**WRITTEN INSTRUCTION 1:** Reproduce everything in the RISS membership page from "Phone: (800) 238-7985" down to "Information Network® (WSIN)", word for word.

───── PAGE EXTRACT

If your agency is not a RISS member, contact the appropriate RISS center, below, to apply for membership. Note: Each center has its own membership application and policy board approval process.
Middle Atlantic-Great Lakes Organized Crime Law Enforcement Network® (MAGLOCLEN)
Phone: (800) 345-1322 or email: email@example.com
Serving Delaware, Indiana, Maryland, Michigan, New Jersey, New York, Ohio, Pennsylvania, and the District of Columbia, as well as Canada and England.
Mid-States Organized Crime Information Center® (MOCIC)
Phone: (800) 846-6242 or email: firstname.lastname@example.org
Serving Illinois, Iowa, Kansas, Minnesota, Missouri, Nebraska, North Dakota, South Dakota, and Wisconsin, as well as parts of Canada.
New England State Police Information Network® (NESPIN)
Phone: (508) 528-8200 or email: email@example.com
Serving Connecticut, Maine, Massachusetts, New Hampshire, Rhode Island, and Vermont, as well as parts of Canada.
Rocky Mountain Information Network® (RMIN)
Phone: (800) 821-0640 or email: firstname.lastname@example.org
Serving Arizona, Colorado, Idaho, Montana, Nevada, New Mexico, Utah, and Wyoming, as well as parts of Canada.
Regional Organized Crime Information Center® (ROCIC)
Phone: (800) 238-7985 or email: email@example.com
Serving Alabama, Arkansas, Florida, Georgia, Kentucky, Louisiana, Mississippi, North Carolina, Oklahoma, South Carolina, Tennessee, Texas, Virginia and West Virginia, as well as Puerto Rico and the U.S. Virgin Islands.
Western States Information Network® (WSIN)
Phone: (800) 952-5258 or email: firstname.lastname@example.org
Serving Alaska, California, Hawaii, Oregon, and Washington, as well as Canada, Guam, and New Zealand.
The link https://28cfr.ncirc.gov/documents/Accessing_28CFRPart23_training_LEEP.pdf contains instructions on how to access the training after logging in to LEEP. Your LEEP account will need to be marked with the standard “law enforcement designation” which will allow you to see the 28 CFR Part 23 training once signed in to LEEP. The 28 CFR Part 23 training program does not manage the LEEP website. If you have logged in to LEEP and do not see the training, your agency will need to update your account with a “sworn law enforcement” designation. To update this information in LEEP, please contact the FBI’s LEEP Program Office at email@example.com or call (888) 334-4536.
Agency information—Prior to taking the training, users are encouraged to familiarize themselves with the following agency information to better understand how to implement regulation requirements within their agency.
- The agency’s policies and procedures
- The agency’s standard definitions of need to know and right to know
Technical specifications—Training modules incorporate the use of graphics and video. To ensure the best experience, refer to the following recommended technical specifications:
- Web Browsers: Use the most current version available. Google Chrome, Microsoft Edge, and Apple Safari are preferred. Internet Explorer is no longer supported.
- Internet Speed: A solid and fast broadband internet connection will reduce buffering and time spent waiting for content to load.

──────────
───── SUPPLIED ENTRIES

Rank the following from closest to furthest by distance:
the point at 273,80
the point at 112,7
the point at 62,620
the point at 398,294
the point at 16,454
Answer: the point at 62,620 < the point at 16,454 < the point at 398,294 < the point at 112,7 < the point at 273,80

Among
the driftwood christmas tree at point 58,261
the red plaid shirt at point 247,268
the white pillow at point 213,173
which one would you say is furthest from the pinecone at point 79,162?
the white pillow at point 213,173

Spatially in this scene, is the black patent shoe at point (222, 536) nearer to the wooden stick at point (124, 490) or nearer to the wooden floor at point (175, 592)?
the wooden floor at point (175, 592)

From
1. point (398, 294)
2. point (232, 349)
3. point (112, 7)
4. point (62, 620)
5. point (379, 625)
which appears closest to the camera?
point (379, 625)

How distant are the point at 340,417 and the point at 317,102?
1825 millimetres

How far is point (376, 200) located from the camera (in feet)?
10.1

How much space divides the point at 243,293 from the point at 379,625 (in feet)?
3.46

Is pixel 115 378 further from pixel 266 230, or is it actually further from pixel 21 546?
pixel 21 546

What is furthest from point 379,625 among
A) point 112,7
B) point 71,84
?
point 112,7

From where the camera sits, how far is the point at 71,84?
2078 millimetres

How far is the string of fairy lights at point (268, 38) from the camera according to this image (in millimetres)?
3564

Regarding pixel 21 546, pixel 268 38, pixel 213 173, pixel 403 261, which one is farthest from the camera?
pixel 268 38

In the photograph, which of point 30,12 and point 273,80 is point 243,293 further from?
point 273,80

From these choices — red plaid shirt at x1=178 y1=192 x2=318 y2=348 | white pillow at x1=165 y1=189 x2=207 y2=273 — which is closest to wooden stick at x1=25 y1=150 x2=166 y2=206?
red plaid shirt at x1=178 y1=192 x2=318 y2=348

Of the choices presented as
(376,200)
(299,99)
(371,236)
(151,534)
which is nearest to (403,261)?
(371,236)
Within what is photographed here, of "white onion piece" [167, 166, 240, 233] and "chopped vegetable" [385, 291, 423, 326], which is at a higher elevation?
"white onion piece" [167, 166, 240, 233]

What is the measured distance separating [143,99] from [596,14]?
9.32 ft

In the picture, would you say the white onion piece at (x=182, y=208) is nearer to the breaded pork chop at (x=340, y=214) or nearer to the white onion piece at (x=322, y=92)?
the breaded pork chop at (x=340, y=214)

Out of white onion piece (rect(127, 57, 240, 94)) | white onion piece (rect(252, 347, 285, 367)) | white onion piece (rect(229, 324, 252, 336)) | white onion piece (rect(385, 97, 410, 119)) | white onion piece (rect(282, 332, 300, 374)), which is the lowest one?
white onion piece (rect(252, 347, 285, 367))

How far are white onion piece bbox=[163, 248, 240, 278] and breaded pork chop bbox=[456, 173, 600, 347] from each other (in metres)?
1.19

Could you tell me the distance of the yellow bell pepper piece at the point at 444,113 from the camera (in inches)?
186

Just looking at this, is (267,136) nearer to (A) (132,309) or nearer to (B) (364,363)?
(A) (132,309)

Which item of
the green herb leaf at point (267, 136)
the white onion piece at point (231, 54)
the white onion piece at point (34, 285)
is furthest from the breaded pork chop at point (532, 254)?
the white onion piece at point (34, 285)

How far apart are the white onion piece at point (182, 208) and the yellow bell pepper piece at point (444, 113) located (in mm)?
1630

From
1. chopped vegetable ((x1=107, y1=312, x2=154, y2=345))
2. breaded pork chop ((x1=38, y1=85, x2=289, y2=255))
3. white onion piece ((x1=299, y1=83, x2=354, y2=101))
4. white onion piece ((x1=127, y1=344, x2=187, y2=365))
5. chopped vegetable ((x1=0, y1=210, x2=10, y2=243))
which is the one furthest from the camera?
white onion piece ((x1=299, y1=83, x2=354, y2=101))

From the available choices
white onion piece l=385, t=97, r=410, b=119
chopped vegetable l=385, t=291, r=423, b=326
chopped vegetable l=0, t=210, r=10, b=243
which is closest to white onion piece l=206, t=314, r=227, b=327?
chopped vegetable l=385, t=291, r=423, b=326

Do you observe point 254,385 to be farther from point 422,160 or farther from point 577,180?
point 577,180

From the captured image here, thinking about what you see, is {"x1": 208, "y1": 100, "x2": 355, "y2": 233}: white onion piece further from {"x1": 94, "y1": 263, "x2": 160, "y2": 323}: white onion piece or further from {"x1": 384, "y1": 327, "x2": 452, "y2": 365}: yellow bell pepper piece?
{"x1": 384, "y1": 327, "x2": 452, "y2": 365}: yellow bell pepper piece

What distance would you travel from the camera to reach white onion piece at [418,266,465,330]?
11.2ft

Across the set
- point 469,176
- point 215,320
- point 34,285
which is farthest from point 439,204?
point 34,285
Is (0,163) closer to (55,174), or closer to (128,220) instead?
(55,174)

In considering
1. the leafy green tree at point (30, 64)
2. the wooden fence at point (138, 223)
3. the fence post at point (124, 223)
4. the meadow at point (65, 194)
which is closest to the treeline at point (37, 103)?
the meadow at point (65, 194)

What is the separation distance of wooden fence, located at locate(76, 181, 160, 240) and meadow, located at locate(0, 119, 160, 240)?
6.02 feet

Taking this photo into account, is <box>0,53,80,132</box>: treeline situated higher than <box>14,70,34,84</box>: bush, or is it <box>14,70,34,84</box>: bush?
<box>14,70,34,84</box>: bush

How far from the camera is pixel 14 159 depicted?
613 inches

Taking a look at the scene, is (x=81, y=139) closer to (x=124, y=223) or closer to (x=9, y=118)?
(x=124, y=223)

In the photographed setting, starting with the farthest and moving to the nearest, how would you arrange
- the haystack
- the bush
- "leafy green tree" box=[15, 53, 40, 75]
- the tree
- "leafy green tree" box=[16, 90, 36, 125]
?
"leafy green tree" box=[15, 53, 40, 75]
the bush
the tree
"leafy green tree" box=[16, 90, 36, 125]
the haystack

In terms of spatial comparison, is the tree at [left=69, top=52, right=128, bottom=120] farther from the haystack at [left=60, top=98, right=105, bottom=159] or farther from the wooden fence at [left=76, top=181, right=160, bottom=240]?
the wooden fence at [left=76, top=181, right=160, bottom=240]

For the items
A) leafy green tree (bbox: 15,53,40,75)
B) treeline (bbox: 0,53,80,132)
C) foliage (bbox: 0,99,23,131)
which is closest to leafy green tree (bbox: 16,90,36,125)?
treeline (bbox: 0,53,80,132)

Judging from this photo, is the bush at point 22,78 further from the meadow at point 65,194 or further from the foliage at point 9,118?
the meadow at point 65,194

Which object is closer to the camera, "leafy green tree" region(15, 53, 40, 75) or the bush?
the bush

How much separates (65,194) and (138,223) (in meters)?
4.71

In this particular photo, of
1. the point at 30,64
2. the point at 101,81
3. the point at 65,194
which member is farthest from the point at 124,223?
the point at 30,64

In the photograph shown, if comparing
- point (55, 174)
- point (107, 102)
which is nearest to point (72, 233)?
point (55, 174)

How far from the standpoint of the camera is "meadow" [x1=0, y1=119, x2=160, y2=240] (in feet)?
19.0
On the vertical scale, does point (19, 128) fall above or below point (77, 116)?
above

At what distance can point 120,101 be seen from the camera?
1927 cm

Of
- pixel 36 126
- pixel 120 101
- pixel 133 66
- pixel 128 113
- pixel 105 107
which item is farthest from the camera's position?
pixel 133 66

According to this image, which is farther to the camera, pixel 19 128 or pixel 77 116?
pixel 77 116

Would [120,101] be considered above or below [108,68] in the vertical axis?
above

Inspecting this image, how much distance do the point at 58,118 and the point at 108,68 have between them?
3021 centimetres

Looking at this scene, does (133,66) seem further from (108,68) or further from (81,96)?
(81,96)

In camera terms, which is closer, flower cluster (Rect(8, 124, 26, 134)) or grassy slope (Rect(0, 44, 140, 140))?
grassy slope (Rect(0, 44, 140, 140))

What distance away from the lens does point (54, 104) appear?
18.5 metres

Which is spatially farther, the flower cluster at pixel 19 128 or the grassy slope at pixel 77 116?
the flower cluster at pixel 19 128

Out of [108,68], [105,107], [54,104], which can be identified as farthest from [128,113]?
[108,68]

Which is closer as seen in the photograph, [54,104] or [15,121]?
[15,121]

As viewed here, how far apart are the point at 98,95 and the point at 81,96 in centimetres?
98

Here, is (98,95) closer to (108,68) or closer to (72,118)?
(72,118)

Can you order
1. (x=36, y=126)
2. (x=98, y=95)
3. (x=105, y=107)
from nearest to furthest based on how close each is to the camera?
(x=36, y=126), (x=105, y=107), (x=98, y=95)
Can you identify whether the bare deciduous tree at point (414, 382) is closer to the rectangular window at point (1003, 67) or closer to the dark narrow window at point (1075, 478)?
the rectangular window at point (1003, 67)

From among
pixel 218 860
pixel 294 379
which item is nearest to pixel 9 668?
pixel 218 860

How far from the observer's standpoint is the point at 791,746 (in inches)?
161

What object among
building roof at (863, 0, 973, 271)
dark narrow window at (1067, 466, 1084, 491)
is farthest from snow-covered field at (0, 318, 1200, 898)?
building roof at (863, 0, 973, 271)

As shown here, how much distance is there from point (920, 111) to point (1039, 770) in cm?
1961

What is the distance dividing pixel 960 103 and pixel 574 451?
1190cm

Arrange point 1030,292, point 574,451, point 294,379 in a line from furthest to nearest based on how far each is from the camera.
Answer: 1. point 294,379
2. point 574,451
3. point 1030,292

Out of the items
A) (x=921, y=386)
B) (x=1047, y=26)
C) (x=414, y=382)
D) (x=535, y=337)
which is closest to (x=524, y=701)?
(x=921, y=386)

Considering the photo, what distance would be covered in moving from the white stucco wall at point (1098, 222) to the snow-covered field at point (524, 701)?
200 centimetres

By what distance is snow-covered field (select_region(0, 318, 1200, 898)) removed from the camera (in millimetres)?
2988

──────────

**WRITTEN INSTRUCTION 2:** Transcribe everything in the entries from the line containing "What is the distance" down to the final line of the entries, both included, without any changes.

**RESPONSE 1:**
Phone: (800) 238-7985 or email: email@example.com
Serving Alabama, Arkansas, Florida, Georgia, Kentucky, Louisiana, Mississippi, North Carolina, Oklahoma, South Carolina, Tennessee, Texas, Virginia and West Virginia, as well as Puerto Rico and the U.S. Virgin Islands.
Western States Information Network® (WSIN)

**RESPONSE 2:**
What is the distance dividing pixel 960 103 and pixel 574 451?
1190cm

Arrange point 1030,292, point 574,451, point 294,379 in a line from furthest to nearest based on how far each is from the camera.
Answer: 1. point 294,379
2. point 574,451
3. point 1030,292

Out of the items
A) (x=921, y=386)
B) (x=1047, y=26)
C) (x=414, y=382)
D) (x=535, y=337)
which is closest to (x=524, y=701)?
(x=921, y=386)

Considering the photo, what distance would be covered in moving from the white stucco wall at point (1098, 222) to the snow-covered field at point (524, 701)?
200 centimetres

By what distance is snow-covered field (select_region(0, 318, 1200, 898)) removed from the camera (in millimetres)?
2988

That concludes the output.